From Steven King’s The Stand to the Hollywood blockbuster Contagion, the fear of a calamitous pandemic is never far from the popular imagination. Fortunately, it’s on the minds of employees of the Department of Health & Human Services (HHS) as well.
On June 18, HHS announced the commission of three state-of-the-art biodefense centers across the country. Texas A&M University, host of a nationally-ranked Biological & Agricultural Engineering program, will be building the largest of the three facilities at a cost of $176 million over five years. Additional facilities will be built by Emergent Manufacturing Operations Baltimore LLC and Novartis for $163 million and $60 million, respectively.
The three facilities, totaling a $400 million, offer a substantial investment in the nation’s national biodefense, said HHS Secretary Kathleen Sebelius in a press statement:
“Establishing these centers represents a dramatic step forward in ensuring that the United States can produce life-saving countermeasures quickly and nimbly. They will improve our ability to protect Americans’ health in an emergency and help fill gaps in preparedness so that our nation can respond to known or unknown threats.”
Rather than the only line of defense against infectious disease (the U.S. spent $1.348 billion on biodefense and infectious disease in 2012 alone), the three centers will help employ the ingenuity of public-private partnerships in the biological sciences in the service of national security.

**What you will do**
Answer from the text on the HHS biodefense centers:
(a) On what date did HHS announce the three biodefense centers?
(b) Which institution will build the largest facility, and at what cost?
(c) How much did the U.S. spend on biodefense and infectious disease in 2012?

**Extracted material**
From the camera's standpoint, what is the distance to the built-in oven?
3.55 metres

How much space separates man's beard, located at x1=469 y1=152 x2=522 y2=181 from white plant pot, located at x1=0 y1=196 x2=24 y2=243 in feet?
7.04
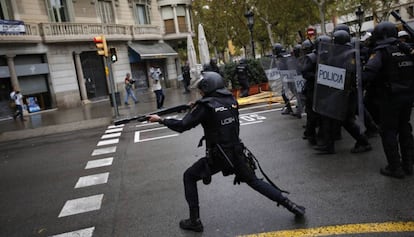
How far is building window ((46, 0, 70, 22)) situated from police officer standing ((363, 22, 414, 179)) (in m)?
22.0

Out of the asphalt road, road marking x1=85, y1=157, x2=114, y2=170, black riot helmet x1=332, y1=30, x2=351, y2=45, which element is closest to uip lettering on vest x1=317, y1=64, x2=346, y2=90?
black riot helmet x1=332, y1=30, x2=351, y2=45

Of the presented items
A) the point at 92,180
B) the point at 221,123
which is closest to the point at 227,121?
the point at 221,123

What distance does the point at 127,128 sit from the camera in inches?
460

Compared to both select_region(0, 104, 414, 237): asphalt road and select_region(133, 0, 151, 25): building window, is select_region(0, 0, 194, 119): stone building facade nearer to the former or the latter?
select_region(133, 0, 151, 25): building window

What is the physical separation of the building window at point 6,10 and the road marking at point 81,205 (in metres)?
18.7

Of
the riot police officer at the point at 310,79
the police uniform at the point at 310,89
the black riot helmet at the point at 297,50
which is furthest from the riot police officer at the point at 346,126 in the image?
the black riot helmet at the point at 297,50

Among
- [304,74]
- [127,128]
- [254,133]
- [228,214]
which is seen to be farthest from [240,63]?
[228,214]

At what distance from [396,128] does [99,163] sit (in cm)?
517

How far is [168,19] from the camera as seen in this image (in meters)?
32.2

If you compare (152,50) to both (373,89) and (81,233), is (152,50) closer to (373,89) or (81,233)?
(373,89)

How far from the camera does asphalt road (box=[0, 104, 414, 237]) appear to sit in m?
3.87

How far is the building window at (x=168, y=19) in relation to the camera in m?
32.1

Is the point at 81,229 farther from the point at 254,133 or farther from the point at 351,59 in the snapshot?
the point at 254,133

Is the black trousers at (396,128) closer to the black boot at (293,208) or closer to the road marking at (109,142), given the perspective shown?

**Answer box**
(a) June 18
(b) Texas A&M University, at a cost of $176 million over five years
(c) $1.348 billion